また、上述の結果より、多くの場合において、振動強度が一番大きい領域が、結果として一番伝搬方向における大きさ(長さ)が大きくなっている。
【0090】
伝搬方向における位置(ピッチPtの変化)に対する振動強度の変化は、印加する電圧の周波数によって相違する。SAW共振子1が利用される種々の態様を考慮すると、Δfまたはその周辺の周波数の電圧が想定されてよい。従って、実施されている製品が、本実施形態のように線L21で示す振動強度が大きくなるエリア19においてピッチPtの数を増加させているか否か(伝搬方向において大きくしているか否か)は、例えば、Δfの中央の周波数(最も高い共振周波数fr3と反共振周波数fraとの中間値)の電圧を想定して判定してよい。
【0091】
(エリア間ギャップおよび外側ギャップの大きさの影響の傾向)
本願発明者は、エリア間ギャップ21および外側ギャップ23のピッチPtの大きさを種々変更して複数のケースについてシミュレーション計算を行った。その結果、エリア間ギャップ21および外側ギャップ23の各ピッチPtを、その両側の2つのピッチPtの中間値よりも小さくすると、SAW共振子1の特性が向上することを見出した。具体的には、以下のとおりである。
【0092】
複数のケースに共通する条件は、以下のとおりである。
圧電基板3:46°Y板X伝搬タンタル酸リチウム(LiTaO)単結晶
IDT電極5および反射器7に共通の条件:
膜厚:2×Ptの8%(Ptは電極指13の全ピッチの平均値とする。)
デューティー比:0.5
IDT電極5:
エリア19の数:3つ
ピッチPt:
一端のエリア19:1.025×2.55μm
中央のエリア19:1.000×2.55μm
他端のエリア19:1.027×2.55μm
電極指13の数:いずれのエリア19も41本(各エリア19のピッチPtの数は40個)
反射器7:
ピッチPt:いずれの反射器も、1.022×2.55μm
【0093】
図5は、複数のケース間で互いに異なる条件を示すとともに、シミュレーションの結果を示している。

保存済みのデータ項目

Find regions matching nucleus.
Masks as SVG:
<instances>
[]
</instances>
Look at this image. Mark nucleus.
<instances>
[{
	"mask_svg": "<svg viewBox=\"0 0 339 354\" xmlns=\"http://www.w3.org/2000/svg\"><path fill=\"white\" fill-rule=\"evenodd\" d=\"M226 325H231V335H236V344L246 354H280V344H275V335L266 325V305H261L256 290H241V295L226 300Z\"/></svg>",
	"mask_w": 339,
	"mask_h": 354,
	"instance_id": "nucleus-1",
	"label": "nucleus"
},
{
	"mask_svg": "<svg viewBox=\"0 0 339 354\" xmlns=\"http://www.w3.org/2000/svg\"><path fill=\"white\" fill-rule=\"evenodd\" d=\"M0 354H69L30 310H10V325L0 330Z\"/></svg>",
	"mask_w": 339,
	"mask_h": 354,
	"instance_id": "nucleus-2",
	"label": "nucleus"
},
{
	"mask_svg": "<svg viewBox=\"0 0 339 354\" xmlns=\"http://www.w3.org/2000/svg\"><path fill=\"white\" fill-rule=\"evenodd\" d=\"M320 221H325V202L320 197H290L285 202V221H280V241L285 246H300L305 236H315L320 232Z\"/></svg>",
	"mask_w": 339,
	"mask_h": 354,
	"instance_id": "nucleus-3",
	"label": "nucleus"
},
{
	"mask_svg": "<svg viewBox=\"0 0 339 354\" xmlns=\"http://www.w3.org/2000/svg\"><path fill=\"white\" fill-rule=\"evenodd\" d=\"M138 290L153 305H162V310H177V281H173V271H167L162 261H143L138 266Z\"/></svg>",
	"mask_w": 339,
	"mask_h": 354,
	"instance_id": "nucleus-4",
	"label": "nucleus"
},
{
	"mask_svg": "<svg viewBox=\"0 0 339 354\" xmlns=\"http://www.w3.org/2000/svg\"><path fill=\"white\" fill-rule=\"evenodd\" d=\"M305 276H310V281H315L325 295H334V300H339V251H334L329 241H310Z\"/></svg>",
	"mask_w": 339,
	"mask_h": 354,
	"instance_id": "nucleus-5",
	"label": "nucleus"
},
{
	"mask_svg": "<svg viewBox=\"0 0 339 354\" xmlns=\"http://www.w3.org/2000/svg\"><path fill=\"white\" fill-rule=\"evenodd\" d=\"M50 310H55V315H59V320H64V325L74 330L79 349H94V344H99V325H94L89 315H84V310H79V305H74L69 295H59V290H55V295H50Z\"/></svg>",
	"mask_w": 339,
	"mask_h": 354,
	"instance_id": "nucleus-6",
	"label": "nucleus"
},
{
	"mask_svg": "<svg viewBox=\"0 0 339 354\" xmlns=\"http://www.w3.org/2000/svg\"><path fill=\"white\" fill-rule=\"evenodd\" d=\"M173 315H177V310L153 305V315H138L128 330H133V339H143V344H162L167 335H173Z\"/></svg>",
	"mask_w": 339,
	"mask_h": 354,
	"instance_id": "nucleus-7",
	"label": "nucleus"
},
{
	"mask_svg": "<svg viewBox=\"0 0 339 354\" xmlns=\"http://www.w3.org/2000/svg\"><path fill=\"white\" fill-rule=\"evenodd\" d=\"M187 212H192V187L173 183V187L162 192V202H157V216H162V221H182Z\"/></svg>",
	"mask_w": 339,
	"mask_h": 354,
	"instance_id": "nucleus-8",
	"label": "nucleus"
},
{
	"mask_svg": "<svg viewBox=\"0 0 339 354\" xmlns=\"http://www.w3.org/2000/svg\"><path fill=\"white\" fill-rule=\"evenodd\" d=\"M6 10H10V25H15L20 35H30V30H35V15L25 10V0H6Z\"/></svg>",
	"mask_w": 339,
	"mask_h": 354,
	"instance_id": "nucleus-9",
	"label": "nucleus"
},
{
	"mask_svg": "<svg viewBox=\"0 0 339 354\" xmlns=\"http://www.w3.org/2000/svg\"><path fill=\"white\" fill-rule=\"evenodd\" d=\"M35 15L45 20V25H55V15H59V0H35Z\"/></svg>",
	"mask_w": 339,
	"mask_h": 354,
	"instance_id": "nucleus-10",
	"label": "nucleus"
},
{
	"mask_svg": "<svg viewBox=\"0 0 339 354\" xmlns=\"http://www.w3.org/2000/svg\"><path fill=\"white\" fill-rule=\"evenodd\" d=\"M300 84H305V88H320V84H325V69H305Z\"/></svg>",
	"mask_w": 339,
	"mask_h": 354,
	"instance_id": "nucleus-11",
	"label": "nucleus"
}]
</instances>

### 課題の内容
SAW共振子についての本文のうち、「本願発明者は、エリア間ギャッ」から「的には、以下のとおりである。」までを一字も変えずに書き写すこと。

### 課題の解答
本願発明者は、エリア間ギャップ21および外側ギャップ23のピッチPtの大きさを種々変更して複数のケースについてシミュレーション計算を行った。その結果、エリア間ギャップ21および外側ギャップ23の各ピッチPtを、その両側の2つのピッチPtの中間値よりも小さくすると、SAW共振子1の特性が向上することを見出した。具体的には、以下のとおりである。